--- Entries supplied Enclosed Below ---

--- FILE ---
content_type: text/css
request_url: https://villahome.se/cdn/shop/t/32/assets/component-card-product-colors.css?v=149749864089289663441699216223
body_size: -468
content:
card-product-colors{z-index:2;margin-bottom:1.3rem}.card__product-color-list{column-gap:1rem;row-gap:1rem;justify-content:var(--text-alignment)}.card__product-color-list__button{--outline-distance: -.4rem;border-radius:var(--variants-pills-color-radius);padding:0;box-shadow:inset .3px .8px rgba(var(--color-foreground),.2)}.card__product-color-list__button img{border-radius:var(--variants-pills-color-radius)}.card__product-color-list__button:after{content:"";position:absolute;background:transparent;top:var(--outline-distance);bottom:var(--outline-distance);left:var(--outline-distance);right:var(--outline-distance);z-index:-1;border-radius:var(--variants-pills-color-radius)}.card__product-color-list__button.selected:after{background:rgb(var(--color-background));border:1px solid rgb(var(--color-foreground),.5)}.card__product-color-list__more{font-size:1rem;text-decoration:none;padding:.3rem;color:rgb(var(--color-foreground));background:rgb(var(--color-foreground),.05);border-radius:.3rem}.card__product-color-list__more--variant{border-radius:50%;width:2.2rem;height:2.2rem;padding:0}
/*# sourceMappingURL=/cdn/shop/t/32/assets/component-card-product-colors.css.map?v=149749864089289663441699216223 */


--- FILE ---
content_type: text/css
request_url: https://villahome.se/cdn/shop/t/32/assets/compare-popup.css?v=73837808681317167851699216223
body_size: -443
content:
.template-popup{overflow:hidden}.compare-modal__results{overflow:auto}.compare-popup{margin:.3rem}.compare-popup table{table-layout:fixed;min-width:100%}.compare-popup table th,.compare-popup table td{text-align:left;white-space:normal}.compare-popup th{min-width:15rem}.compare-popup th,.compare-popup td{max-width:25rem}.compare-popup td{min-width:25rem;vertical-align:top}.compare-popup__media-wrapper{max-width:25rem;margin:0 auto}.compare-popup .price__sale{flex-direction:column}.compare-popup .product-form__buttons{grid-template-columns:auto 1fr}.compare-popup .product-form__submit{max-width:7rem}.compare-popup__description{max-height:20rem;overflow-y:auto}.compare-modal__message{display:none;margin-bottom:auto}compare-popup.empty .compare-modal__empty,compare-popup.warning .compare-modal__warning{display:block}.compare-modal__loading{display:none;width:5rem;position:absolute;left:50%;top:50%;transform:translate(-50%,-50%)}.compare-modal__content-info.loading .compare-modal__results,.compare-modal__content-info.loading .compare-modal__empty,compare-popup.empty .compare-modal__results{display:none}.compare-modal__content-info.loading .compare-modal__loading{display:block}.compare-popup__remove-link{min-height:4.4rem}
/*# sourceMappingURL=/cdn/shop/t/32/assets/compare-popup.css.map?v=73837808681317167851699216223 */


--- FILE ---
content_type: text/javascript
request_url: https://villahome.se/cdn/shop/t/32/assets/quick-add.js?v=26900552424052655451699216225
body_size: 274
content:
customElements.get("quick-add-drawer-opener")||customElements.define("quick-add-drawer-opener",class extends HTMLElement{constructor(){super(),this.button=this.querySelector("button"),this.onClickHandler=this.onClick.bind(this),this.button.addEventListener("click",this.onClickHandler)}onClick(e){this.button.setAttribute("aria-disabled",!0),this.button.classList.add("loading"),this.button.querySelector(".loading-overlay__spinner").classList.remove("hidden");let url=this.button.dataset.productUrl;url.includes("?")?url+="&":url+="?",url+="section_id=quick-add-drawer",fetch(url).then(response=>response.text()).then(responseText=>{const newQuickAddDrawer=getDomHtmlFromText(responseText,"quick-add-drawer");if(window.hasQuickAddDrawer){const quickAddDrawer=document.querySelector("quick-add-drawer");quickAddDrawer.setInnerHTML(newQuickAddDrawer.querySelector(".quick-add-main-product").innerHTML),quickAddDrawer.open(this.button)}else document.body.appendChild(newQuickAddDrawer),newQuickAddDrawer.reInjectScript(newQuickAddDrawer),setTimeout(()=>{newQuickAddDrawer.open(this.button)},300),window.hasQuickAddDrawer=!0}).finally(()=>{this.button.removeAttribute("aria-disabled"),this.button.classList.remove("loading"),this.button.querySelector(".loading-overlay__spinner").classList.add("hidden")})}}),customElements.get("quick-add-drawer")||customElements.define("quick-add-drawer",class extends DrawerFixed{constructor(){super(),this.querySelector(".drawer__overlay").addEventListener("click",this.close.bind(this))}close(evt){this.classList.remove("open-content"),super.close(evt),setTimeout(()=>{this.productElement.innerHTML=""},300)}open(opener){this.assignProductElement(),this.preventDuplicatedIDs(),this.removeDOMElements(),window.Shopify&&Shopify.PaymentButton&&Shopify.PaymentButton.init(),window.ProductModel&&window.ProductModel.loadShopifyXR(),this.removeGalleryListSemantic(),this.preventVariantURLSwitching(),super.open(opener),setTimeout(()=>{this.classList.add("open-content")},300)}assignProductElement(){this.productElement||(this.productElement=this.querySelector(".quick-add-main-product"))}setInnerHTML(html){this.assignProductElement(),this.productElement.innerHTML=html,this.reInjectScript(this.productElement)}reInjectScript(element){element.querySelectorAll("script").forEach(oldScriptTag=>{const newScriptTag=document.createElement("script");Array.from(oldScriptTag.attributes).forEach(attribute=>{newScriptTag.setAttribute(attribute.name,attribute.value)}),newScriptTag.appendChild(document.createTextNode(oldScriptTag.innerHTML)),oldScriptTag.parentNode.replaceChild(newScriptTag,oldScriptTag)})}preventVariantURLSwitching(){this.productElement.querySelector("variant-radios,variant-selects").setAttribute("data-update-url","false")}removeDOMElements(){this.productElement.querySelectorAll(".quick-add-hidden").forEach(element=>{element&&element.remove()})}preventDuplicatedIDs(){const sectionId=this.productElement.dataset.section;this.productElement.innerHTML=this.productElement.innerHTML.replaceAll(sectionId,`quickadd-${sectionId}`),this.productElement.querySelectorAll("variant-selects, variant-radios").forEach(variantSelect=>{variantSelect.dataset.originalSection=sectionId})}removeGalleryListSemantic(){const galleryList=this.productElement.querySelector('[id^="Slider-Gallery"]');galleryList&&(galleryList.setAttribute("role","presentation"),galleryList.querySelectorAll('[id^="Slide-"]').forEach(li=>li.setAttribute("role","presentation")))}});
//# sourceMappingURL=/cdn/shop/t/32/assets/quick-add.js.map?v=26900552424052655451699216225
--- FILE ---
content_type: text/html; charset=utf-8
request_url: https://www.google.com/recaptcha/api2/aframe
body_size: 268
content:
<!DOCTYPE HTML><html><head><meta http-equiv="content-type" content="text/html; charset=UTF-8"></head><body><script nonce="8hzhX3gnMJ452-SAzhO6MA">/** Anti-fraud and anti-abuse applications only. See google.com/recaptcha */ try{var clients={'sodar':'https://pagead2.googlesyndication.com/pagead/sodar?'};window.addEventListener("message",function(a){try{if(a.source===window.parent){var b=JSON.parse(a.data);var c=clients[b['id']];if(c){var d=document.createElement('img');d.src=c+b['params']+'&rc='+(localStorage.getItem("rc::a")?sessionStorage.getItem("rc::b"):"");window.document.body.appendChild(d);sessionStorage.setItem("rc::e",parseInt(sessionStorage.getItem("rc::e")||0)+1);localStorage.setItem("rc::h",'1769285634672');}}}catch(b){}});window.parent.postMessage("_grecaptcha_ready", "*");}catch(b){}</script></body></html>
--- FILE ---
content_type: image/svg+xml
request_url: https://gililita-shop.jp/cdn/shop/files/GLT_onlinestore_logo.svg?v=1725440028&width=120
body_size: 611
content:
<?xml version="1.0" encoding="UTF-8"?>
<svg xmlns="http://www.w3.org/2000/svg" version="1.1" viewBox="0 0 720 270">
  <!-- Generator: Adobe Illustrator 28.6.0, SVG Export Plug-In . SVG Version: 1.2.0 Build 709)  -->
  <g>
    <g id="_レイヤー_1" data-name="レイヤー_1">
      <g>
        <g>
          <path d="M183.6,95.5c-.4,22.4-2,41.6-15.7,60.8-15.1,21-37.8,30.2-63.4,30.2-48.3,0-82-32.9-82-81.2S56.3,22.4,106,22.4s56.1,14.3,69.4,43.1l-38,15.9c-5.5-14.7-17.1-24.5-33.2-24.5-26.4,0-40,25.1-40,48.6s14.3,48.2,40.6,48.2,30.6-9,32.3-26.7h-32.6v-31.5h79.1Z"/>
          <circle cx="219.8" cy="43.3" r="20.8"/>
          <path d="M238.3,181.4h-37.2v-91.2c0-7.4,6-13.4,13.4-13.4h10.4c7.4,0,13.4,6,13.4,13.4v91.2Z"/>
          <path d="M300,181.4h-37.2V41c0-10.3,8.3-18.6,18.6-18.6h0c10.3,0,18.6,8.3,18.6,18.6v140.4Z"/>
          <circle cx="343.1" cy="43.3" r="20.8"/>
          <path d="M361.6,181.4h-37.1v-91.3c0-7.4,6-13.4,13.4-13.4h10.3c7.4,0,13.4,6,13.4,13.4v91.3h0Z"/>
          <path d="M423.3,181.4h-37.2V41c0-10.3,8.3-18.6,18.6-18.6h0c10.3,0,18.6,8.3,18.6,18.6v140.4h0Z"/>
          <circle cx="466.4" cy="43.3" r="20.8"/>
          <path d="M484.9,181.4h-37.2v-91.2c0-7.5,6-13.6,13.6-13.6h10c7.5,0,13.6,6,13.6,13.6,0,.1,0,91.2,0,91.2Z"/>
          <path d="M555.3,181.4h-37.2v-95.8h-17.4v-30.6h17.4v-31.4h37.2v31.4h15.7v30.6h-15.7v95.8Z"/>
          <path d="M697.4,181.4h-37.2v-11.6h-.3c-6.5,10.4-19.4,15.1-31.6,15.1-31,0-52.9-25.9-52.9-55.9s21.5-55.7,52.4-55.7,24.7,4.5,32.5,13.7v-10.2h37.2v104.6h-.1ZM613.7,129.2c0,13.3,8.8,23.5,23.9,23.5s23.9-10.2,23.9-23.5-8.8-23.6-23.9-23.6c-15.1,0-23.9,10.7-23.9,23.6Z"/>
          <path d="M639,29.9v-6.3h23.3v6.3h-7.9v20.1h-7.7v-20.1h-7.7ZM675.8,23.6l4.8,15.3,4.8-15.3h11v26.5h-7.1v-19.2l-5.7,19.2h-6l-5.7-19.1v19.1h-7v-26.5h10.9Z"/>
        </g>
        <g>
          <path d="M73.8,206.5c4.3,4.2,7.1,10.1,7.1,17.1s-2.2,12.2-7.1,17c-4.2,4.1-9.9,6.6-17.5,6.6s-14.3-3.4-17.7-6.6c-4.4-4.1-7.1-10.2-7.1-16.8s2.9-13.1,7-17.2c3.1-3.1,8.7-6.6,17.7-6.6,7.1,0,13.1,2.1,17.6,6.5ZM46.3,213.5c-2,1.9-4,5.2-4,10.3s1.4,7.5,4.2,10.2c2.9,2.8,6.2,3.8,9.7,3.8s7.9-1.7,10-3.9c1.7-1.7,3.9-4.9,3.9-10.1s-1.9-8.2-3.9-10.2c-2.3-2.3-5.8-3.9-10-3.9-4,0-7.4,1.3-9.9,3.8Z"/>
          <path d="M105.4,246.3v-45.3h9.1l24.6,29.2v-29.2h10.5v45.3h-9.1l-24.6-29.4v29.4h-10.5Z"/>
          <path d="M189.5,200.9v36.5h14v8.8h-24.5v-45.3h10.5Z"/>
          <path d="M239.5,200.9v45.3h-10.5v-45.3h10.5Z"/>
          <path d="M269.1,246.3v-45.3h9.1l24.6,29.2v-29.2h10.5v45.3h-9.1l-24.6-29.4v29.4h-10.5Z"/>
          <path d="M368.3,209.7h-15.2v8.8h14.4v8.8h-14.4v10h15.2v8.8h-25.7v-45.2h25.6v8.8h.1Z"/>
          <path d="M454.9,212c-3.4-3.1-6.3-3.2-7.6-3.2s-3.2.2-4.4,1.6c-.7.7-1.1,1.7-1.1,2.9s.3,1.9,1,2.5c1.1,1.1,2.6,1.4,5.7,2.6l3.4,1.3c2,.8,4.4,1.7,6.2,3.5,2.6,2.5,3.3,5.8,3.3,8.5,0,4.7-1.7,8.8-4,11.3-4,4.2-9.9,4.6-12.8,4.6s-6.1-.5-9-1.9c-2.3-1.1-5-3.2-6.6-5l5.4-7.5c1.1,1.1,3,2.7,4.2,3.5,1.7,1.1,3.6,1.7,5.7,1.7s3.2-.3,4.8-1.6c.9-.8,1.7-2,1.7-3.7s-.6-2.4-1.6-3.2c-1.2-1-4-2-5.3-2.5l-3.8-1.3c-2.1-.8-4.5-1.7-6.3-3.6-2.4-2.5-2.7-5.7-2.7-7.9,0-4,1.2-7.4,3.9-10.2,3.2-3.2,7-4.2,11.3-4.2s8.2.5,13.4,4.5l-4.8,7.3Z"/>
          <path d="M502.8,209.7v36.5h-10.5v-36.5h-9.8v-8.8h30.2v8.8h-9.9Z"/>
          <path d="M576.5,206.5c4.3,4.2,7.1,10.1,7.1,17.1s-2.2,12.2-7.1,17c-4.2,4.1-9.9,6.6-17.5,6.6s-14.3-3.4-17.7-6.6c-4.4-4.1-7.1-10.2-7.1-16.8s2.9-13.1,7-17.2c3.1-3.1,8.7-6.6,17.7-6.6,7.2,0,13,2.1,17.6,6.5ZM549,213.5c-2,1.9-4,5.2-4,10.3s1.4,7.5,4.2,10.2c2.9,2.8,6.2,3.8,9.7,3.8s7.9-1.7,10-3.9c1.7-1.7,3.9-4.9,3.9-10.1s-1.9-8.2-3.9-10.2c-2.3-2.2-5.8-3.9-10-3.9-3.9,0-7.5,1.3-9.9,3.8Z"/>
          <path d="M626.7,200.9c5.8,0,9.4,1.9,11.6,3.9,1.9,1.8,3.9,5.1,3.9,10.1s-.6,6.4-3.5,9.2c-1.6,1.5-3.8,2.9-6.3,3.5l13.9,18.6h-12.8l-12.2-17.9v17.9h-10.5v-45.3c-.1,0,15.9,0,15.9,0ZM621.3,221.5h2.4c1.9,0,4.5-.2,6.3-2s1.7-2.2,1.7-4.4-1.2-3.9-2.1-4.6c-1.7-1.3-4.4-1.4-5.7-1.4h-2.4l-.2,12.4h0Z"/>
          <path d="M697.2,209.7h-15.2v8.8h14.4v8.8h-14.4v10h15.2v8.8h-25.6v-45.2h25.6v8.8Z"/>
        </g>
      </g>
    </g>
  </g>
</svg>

--- End of Enclosed Entries supplied ---

# What is needed
Only the lines that contain the string "assets" should be copied from the entries above.

# Output below
request_url: https://villahome.se/cdn/shop/t/32/assets/component-card-product-colors.css?v=149749864089289663441699216223
/*# sourceMappingURL=/cdn/shop/t/32/assets/component-card-product-colors.css.map?v=149749864089289663441699216223 */
request_url: https://villahome.se/cdn/shop/t/32/assets/compare-popup.css?v=73837808681317167851699216223
/*# sourceMappingURL=/cdn/shop/t/32/assets/compare-popup.css.map?v=73837808681317167851699216223 */
request_url: https://villahome.se/cdn/shop/t/32/assets/quick-add.js?v=26900552424052655451699216225
//# sourceMappingURL=/cdn/shop/t/32/assets/quick-add.js.map?v=26900552424052655451699216225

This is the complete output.